Bedecked in her harvest accoutrements, Annabelle led the way to the children’s living garden, a lush wonderland replete with a nonsensical winding tunnel and dizzying sorghum maze.  Hushed silence filled the nearby bean teepee where a handful of children contentedly shelled and munched on edible beans plucked from walls comprised of trailing vines.  A tractor engine rumbled in the distance and moments later, both tractor and hay wagon came into view.  Passengers disembarked and as the driver hopped down, we anxiously inquired, “Are we too late for a hay ride?”

“Nah,” he replied.  We’ll keep running as long as people keep coming.

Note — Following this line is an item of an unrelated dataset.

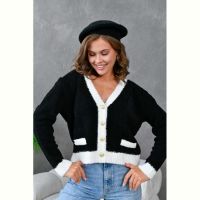 Купить Кофта Karon 8316 black на obuv-plus.com.ua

Relieved, we clambered onto the truck bed, bracing ourselves for a bumpy ride as the tractor lurched forward, pulling the wagon along a makeshift dirt road forged between two fields.  Steady rain proved no match for the fervor of our guide, Oxbow farmer Adam McCurdy.  His love of the land was deeply apparent as he impassionedly detailed the workings of the farm, from glories to pitfalls.  Caught up in the beauty of the moment, Annabelle whispered longingly, “I want to live here."  Before heading home, we trudged through tangled vines and mucky muck to pick our first ever pumpkin patch pumpkins.  Jubilantly we emerged with three fat and jolly, mud-flecked specimens.

During the drive home, with rain drenched clothes and rosy cheeks, we cranked up the heat and relived memorable moments of our day at the farm.  My husband grew up surrounded by farmland in Northern Holland and relished in the opportunity to reconnect with his childhood and to share that connection with his daughter.  Annabelle was smitten with the children’s living garden and pleased as pie with her great orange pumpkin.  I came away with an empty dessert platter, a full belly and a profound respect for the farmers who grow our food. 


In recent years, our family has increasingly supported organic, local farming.  What began with small changes has grown into a greater sense of responsibility to both ourselves and our community at large.  The food tastes better, is better for you and benefits the local economy.  In addition, buying locally grown food benefits farmers and their families.  A day at the farm provided newfound understanding of the vital connection between the food on our plate and the farmers who grow it.

Special thanks to Katherine Anderson of Marigold and Mint for graciously inviting our family to this delightful event.  Katherine’s grandfather bought the land on which Oxbow farm is situated, back in the 50’s.  Her father now owns and operates the farm with the help of a talented and devoted farm crew.